Modern iodine-based contrast agents are well tolerated by the vast majority of people. Mild reactions like hives, itching, or nausea occur in up to 3% of patients receiving current nonionic contrast formulations. Severe reactions, which can include significant drops in blood pressure or difficulty breathing, are rare, occurring in roughly 0.01% to 0.04% of cases.

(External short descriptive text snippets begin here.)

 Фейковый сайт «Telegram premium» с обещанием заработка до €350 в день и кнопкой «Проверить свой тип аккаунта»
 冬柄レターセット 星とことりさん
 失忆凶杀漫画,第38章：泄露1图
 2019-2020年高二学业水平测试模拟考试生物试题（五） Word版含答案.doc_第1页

If you’ve had a previous allergic-type reaction to CT contrast, your care team will likely recommend premedication with a steroid and an antihistamine before your next scan. For patients with a history of severe reactions, current guidelines from the American College of Radiology recommend this pretreatment when no alternative imaging study will provide the same information. For moderate past reactions, the decision is more individualized, weighing the diagnostic benefit against the small risk of another reaction.

Kidney Concerns

Contrast material is filtered out through the kidneys, which is why kidney function matters. The risk of contrast causing temporary kidney damage becomes clinically significant when your kidney filtration rate (eGFR) drops below 60. At an eGFR of 30, the risk of kidney injury from contrast rises to 30% to 40%, and the chance of needing dialysis afterward reaches 2% to 8%. Patients with both reduced kidney function and diabetes face the highest risk, with injury rates as high as 50% when multiple risk factors overlap.

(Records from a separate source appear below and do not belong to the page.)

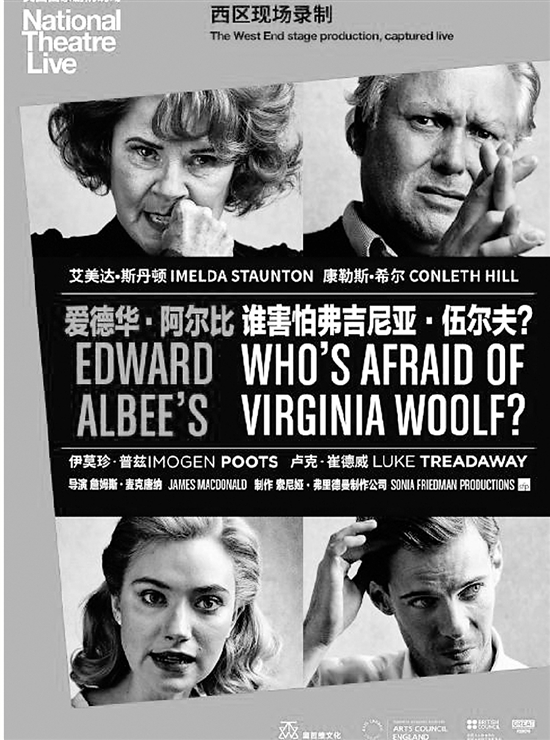 《谁害怕弗吉尼亚·伍尔夫?》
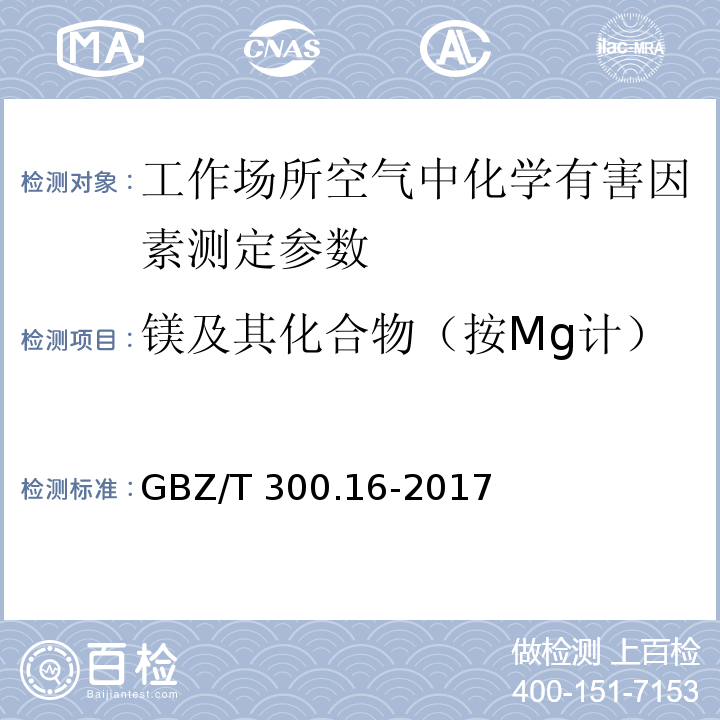镁及其化合物（按Mg计） GBZ/T 300.16-2017 工作场所空气有毒物质测定 第16部分：镁及其化合物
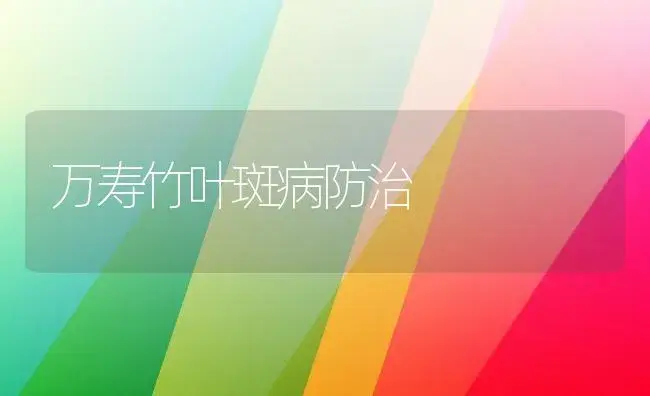 万寿竹叶斑病防治 | 植物病虫害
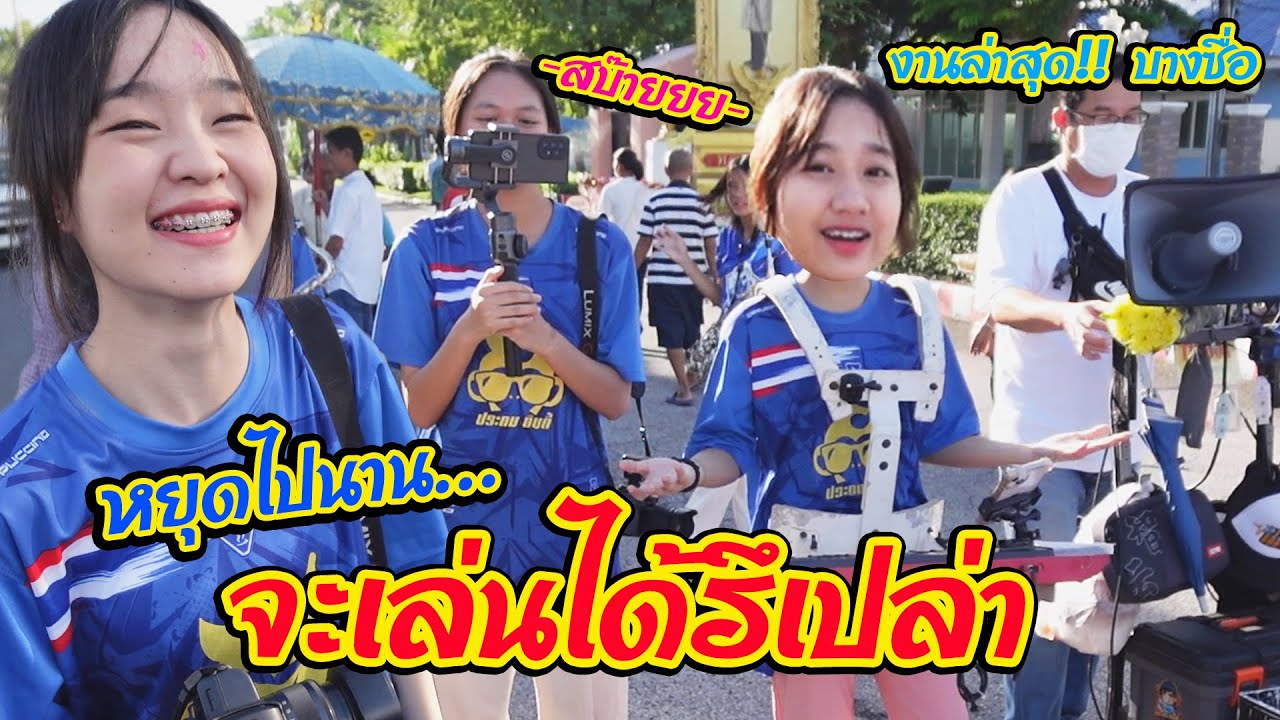 แห่นาคคั่นฤดูกาล วัดสะพานสูง บางซื่อ || ซีรีส์แตรวง Ep.728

This is why you’ll typically have a blood test to check your kidney function before a contrast scan. For patients with reduced kidney function, doctors may use IV fluids before and after the procedure to help protect the kidneys, choose a gentler contrast formulation, or opt for a non-contrast scan if it can answer the clinical question.

How to Prepare

Preparation is simpler than most people expect. Both the European Society of Urogenital Radiology and the American College of Radiology state that fasting is not required before a routine IV contrast CT scan. Some facilities still ask you to avoid eating for a few hours beforehand out of an abundance of caution, but this is no longer considered necessary by current guidelines for most exams. The exception is scans that specifically image the stomach or small intestine, where fasting for at least four hours and then drinking a large volume of water may be part of the protocol.

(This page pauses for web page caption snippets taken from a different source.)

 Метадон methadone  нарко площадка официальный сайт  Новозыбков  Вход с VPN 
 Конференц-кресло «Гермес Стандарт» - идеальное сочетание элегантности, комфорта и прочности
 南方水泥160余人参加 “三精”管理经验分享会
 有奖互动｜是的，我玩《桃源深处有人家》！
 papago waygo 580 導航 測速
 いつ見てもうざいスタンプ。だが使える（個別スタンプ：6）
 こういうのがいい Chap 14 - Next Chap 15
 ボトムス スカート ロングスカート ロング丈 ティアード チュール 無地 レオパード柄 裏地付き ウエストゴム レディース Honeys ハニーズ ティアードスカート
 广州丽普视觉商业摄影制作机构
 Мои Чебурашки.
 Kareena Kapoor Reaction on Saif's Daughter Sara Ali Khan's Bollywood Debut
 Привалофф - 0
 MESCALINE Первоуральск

If you take medications for diabetes, blood pressure, or other chronic conditions, keep taking them as scheduled. Skipping them because of an unnecessary fast can create its own health risks. Your imaging center should give you specific instructions when you schedule the appointment.

After the Scan

Once the scan is done, the contrast will be cleared from your body by your kidneys over the next several hours. Drinking extra water helps this process along. UCSF’s radiology guidelines, for instance, recommend about one cup of water per hour for eight hours after the procedure for patients who received IV hydration beforehand. Even if your kidney function is normal, staying well hydrated after a contrast scan is a reasonable habit.

Most people feel completely normal immediately after the scan and can drive, eat, and return to their usual activities right away. If you received oral contrast, you may notice loose stools for a day or so as the remaining material passes through your digestive system. The results of the scan are typically read by a radiologist and sent to your ordering physician within one to two business days.